Excerpt:
'''

John Lynn

Profile
- Position: Defensive back

Personal information
- Born: December 19, 1956 (age 69) Los Angeles, California, U.S.
- Listed height: 6 ft 0 in (1.83 m)
- Listed weight: 196 lb (89 kg)

Career information
- High school: John Muir (Pasadena, California)
- College: UCLA
- NFL draft: 1979: 4th round, 98th overall pick

Career history

Playing
- New York Jets (1979–1986);

Coaching
- Arizona (1987–1993) Assistant coach; Tampa Bay Buccaneers (1994–1995) Defensive backs coach; San Francisco 49ers (1996) Defensive backs coach; New York Giants (1997–2001) Defensive backs coach; New York Giants (2002–2003) Defensive coordinator; Baltimore Ravens (2004–2005) Defensive backs coach; San Francisco 49ers (2006–2008) Defensive backs coach; San Francisco 49ers (2009–2010) Defensive backs coach; Philadelphia Eagles (2011) Cornerbacks coach; Oakland Raiders (2012–2014) Defensive backs coach; Denver Broncos (2017) Assistant defensive backs coach;

Career NFL statistics
- Games played: 97
- Games started: 48
- Interceptions: 17
- Stats at Pro Football Reference
- Coaching profile at Pro Football Reference

= Johnny Lynn =

American football player and coach (born 1956)

'''

What to work on:
(A) According to the John Lynn profile, in which round and at what overall pick was he taken in the NFL draft?
(B) Resume the John Lynn profile after its last line.

(Data entries)
'''

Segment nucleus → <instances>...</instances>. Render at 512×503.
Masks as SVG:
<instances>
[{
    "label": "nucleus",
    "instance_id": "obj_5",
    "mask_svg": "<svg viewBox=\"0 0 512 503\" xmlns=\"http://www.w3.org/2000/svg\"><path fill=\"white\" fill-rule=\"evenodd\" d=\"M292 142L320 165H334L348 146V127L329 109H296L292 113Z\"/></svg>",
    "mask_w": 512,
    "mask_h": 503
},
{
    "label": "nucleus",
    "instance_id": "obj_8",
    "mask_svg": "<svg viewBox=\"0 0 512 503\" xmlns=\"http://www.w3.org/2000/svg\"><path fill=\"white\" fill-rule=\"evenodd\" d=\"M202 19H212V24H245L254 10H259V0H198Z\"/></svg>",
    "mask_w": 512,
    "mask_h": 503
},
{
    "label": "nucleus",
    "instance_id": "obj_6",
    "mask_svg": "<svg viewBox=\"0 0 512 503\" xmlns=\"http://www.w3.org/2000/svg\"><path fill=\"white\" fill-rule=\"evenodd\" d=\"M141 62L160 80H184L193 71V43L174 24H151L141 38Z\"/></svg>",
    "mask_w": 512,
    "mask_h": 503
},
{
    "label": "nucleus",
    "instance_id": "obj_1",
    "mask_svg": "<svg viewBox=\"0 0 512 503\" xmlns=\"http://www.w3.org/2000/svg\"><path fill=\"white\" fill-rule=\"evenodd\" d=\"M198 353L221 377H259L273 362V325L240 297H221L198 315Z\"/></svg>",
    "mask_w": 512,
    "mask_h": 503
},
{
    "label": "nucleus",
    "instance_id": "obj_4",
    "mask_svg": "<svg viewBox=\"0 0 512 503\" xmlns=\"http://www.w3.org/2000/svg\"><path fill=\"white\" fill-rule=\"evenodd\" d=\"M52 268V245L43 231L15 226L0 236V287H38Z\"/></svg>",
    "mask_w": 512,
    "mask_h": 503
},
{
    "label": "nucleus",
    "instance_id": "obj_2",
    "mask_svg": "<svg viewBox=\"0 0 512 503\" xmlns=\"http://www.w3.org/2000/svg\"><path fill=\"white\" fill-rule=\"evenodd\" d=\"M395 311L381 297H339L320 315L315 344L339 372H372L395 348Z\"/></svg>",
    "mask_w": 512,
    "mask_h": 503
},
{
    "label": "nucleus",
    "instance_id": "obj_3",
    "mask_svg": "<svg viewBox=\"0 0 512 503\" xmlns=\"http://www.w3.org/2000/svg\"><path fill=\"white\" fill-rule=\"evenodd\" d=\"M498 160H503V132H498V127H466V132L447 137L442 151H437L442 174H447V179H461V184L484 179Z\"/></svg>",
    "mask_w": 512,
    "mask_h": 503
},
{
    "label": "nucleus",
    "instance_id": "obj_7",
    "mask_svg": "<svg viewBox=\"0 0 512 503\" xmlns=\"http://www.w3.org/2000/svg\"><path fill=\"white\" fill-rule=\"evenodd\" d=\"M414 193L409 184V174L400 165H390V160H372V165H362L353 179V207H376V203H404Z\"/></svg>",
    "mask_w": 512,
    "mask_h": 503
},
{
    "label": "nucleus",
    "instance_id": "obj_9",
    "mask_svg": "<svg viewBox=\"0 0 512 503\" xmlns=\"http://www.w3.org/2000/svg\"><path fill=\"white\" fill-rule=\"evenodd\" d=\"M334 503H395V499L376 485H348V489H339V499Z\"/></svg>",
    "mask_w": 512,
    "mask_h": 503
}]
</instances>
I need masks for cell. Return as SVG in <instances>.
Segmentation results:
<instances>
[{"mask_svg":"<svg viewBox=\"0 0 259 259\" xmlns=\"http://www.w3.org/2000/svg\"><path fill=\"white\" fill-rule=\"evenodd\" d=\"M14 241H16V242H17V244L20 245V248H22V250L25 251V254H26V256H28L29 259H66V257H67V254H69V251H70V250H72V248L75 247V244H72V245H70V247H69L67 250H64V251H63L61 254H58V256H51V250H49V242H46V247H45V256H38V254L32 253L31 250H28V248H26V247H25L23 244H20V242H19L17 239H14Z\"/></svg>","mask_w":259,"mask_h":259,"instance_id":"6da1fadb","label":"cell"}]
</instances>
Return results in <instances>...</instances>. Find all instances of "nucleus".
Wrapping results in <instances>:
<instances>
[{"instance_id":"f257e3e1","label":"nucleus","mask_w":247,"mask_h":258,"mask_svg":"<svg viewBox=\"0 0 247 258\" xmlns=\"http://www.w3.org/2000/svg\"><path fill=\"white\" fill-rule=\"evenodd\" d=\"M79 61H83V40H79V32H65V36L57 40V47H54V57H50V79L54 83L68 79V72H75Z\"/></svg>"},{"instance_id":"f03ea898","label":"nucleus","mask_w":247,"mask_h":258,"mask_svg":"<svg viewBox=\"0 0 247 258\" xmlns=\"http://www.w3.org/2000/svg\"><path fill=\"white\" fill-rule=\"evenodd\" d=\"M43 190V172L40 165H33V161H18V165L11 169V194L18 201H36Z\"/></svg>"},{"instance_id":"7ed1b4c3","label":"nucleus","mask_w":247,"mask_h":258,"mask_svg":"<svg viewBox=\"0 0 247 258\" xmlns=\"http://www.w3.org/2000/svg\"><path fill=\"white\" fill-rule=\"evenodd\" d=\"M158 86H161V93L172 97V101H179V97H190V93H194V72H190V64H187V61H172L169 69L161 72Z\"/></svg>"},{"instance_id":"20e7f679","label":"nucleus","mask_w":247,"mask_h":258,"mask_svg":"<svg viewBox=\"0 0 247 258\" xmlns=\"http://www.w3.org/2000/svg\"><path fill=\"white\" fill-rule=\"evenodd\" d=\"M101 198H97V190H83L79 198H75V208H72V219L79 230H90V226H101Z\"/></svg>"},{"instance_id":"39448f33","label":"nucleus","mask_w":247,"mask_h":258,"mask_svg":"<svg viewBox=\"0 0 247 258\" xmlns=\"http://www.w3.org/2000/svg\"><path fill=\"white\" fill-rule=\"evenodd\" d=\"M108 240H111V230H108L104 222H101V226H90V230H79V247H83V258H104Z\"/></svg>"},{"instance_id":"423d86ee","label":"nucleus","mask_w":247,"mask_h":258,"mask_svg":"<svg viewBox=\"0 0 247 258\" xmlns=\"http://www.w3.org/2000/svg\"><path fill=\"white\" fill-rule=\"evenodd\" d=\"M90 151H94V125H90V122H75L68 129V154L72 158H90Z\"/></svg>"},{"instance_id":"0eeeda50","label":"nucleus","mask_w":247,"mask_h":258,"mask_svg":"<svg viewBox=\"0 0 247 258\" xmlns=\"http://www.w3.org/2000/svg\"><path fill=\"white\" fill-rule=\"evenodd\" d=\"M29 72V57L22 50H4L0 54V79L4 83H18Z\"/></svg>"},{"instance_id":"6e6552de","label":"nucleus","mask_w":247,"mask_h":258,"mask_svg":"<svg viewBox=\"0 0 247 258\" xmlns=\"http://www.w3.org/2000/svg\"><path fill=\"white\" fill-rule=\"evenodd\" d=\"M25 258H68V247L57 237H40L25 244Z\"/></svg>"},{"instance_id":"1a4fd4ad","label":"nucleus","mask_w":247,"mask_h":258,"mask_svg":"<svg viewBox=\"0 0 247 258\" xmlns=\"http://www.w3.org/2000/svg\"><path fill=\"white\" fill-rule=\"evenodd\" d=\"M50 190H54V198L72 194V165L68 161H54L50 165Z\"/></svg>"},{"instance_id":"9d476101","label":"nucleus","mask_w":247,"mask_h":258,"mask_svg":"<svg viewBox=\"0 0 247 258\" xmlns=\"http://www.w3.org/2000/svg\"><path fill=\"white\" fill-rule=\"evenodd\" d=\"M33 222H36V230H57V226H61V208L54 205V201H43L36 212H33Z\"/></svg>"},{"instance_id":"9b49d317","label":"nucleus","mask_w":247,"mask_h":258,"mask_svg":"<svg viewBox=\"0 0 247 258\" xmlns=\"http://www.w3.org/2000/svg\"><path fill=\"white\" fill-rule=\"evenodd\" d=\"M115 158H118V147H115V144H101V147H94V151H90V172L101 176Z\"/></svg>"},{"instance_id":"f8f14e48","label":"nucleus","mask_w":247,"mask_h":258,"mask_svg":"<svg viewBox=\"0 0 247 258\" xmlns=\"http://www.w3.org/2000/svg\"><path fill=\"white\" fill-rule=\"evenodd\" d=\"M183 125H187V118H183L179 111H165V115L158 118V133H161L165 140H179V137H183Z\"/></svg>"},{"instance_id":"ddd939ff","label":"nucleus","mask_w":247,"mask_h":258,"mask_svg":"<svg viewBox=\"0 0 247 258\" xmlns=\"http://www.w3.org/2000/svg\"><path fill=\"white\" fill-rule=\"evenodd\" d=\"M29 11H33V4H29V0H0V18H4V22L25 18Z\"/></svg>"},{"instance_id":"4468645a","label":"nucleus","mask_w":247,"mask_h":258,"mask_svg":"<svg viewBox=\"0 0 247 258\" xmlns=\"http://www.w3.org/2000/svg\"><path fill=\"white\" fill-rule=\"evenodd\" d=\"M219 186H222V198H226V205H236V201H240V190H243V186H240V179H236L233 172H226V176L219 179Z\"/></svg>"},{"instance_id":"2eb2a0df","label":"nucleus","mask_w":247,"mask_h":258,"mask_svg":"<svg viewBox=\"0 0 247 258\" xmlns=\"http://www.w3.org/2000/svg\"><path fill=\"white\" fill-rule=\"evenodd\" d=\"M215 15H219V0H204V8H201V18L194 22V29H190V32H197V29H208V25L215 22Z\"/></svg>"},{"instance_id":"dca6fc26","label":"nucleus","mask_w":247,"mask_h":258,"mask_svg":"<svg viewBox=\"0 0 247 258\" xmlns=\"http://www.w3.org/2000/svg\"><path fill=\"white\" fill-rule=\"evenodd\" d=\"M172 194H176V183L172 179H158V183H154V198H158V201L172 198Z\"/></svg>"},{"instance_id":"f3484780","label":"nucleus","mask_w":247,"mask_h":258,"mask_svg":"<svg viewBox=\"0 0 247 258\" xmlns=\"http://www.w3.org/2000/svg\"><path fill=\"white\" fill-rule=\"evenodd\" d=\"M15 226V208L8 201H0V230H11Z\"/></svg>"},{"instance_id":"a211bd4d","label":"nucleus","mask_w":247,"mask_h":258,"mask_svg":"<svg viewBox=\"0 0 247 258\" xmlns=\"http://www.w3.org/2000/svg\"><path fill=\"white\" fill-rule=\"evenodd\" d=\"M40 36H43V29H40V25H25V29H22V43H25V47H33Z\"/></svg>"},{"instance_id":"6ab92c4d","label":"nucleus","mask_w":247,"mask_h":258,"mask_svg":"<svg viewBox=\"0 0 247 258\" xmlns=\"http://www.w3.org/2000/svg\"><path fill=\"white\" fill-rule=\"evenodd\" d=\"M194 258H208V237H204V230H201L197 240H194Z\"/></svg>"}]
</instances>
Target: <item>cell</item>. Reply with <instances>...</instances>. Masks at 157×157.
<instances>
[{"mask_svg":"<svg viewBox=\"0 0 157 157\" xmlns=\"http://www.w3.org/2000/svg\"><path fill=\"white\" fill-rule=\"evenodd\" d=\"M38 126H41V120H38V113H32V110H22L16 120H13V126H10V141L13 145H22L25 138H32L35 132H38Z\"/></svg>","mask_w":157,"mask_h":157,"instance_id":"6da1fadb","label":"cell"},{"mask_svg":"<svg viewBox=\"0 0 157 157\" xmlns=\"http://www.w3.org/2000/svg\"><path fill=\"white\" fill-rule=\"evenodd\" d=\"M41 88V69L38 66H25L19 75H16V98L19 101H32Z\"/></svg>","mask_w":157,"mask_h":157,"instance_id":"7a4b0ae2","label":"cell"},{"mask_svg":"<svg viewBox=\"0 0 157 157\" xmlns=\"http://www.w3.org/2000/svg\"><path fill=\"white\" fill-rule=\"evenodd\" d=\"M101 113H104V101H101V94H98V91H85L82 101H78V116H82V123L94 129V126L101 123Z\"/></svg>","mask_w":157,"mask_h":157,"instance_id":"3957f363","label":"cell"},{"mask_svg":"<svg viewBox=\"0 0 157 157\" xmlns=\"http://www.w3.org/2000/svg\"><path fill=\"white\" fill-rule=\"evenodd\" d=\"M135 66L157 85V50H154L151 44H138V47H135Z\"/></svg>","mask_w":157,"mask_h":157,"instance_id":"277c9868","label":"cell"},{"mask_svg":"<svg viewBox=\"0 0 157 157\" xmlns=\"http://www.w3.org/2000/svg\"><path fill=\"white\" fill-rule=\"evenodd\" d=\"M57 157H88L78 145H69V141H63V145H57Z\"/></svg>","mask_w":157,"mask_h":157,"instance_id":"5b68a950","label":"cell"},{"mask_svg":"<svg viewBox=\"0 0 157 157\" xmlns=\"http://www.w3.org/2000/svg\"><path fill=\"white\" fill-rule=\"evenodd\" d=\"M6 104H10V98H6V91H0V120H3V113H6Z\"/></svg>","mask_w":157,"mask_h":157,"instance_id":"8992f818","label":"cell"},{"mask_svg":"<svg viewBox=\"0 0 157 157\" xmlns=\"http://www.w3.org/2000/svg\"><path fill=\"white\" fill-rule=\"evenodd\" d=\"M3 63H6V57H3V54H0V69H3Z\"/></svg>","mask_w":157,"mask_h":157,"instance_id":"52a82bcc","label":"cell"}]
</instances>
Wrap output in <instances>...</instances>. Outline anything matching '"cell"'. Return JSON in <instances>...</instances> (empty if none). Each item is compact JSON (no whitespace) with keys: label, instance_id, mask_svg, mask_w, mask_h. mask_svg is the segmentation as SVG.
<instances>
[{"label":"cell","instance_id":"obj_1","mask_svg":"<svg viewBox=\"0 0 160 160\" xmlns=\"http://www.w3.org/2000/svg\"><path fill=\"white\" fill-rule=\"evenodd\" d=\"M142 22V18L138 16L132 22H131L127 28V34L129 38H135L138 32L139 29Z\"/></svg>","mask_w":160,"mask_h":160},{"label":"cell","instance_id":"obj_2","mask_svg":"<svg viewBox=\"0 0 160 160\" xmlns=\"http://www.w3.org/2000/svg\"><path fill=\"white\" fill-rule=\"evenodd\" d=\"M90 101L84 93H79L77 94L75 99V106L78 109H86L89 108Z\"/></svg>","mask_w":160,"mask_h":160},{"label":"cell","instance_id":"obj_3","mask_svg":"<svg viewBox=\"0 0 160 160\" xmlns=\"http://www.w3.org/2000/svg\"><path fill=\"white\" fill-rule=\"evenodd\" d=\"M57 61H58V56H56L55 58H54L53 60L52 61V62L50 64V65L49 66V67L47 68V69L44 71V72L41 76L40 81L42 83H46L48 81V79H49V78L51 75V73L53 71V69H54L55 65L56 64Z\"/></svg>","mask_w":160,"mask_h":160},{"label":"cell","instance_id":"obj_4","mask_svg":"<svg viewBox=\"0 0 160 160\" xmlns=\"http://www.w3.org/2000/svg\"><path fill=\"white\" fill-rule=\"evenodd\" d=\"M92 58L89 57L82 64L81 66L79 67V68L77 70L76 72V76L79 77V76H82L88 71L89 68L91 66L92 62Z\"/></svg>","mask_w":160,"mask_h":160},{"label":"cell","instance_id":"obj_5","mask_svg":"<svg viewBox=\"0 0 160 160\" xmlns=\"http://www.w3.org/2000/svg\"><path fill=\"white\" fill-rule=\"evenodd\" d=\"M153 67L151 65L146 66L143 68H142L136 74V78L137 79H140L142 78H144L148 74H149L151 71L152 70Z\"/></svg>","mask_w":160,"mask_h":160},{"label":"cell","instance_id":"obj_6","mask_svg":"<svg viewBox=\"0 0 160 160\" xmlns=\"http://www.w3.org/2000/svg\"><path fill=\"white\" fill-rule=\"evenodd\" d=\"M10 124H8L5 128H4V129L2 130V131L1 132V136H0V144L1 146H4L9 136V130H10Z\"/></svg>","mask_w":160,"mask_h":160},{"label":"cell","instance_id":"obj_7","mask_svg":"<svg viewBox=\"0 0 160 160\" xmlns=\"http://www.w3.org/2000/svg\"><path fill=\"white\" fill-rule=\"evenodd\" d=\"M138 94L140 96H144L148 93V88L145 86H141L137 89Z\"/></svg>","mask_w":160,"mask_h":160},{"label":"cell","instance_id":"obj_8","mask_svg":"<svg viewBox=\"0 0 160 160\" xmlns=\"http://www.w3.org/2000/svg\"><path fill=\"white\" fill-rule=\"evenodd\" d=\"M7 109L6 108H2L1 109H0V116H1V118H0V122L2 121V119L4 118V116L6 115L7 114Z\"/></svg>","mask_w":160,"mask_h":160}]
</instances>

'''

Responses to the tasks:
(A) He was taken in the 4th round, 98th overall, in 1979.

(B)
Johnnie Ross Lynn (born December 19, 1956) is an American football coach and former player. He was a defensive back who played for the New York Jets for seven seasons from 1979 to 1986. He became a secondary coach after his playing career ended. He coached for the Tampa Bay Buccaneers from 1994 to 1995, the San Francisco 49ers in 1996, the New York Giants from 1997 to 2003 (where he was defensive coordinator from 2002 to 2003), the Baltimore Ravens from 2004 to 2005, the 49ers again from 2006 to 2010, the Philadelphia Eagles in 2011, the Oakland Raiders from 2012 to 2014, and most recently for the Denver Broncos in 2017.